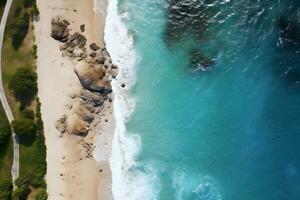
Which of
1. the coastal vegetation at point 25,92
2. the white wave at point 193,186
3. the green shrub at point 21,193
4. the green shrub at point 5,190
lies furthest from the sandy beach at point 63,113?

○ ○ ○

▸ **Written problem**: Print the lines above word for word, leaving out the picture.

▸ **Problem solution**:
Which of
1. the coastal vegetation at point 25,92
2. the white wave at point 193,186
3. the green shrub at point 21,193
4. the green shrub at point 5,190
lies furthest from the sandy beach at point 63,113?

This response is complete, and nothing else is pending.